Short web captions:
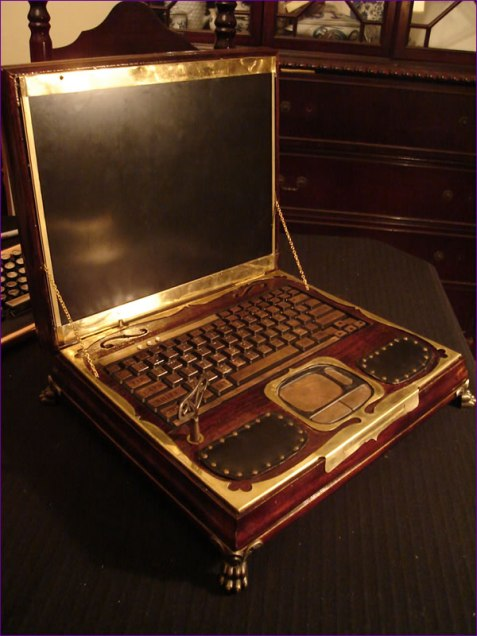 steampunk-laptop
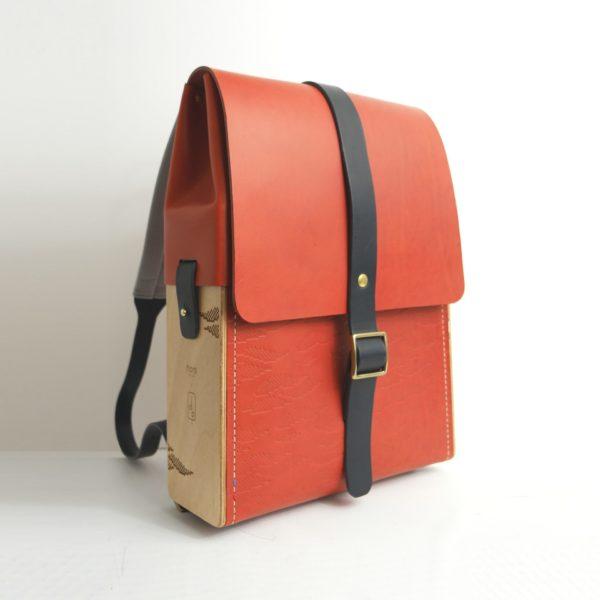 fa68c99809b5 Jacques Porteur - sac à dos en bois et cuir collaboration Hors ...
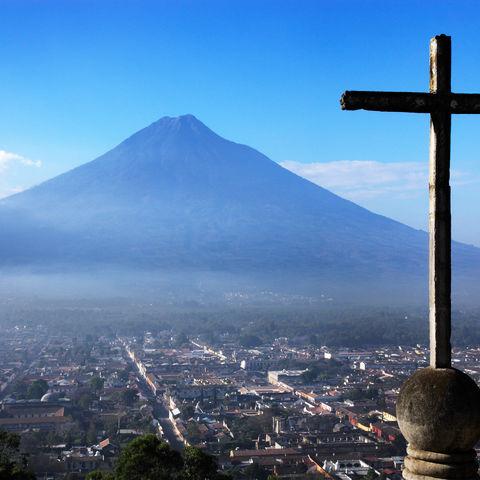 Vom Cerro de la Cruz hat man den besten Blick über Antigua, Guatemala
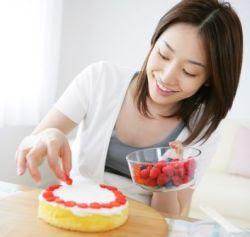 Manfaat Kesehatan Wanita Yang Suka Membuat Kue
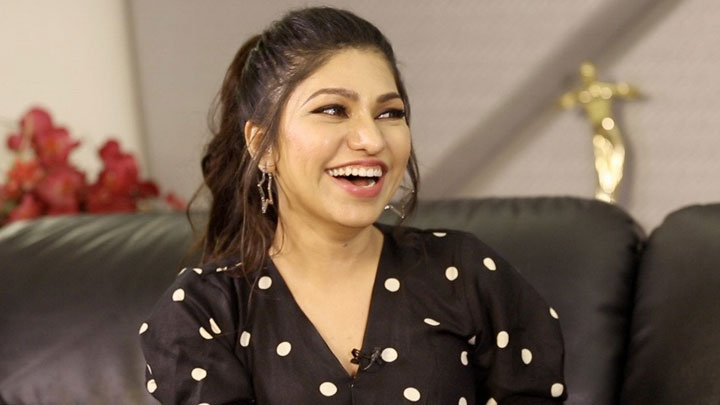 """After Aashiqui 2 people are comparing…"" Tulsi Kumar O Saki Saki, Sheher Ki Ladki, Kabir Singh"
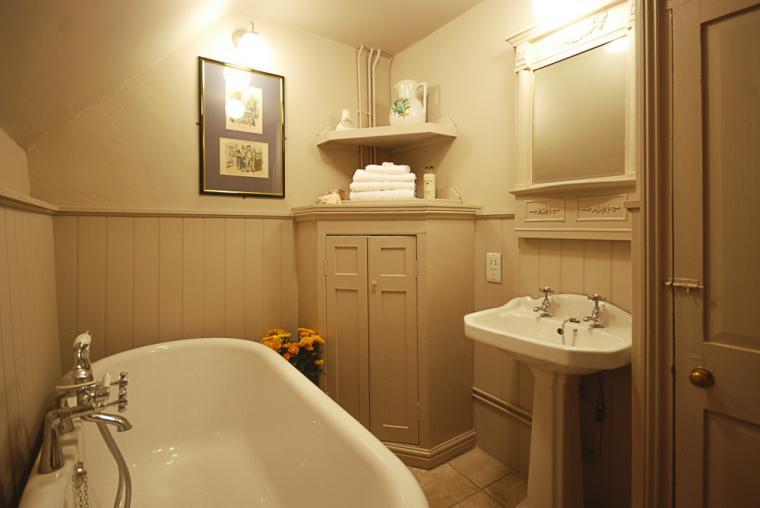 Laundry Cottage Bathroom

### [Work to be completed]
Copy exactly and only this span: the line with "fa68c99809b5 Jacques Porteur" through the final line of the entries, both ends included, with the pictures left out.

### [Task output]
 fa68c99809b5 Jacques Porteur - sac à dos en bois et cuir collaboration Hors ...
 Vom Cerro de la Cruz hat man den besten Blick über Antigua, Guatemala
 Manfaat Kesehatan Wanita Yang Suka Membuat Kue
 """After Aashiqui 2 people are comparing…"" Tulsi Kumar O Saki Saki, Sheher Ki Ladki, Kabir Singh"
 Laundry Cottage Bathroom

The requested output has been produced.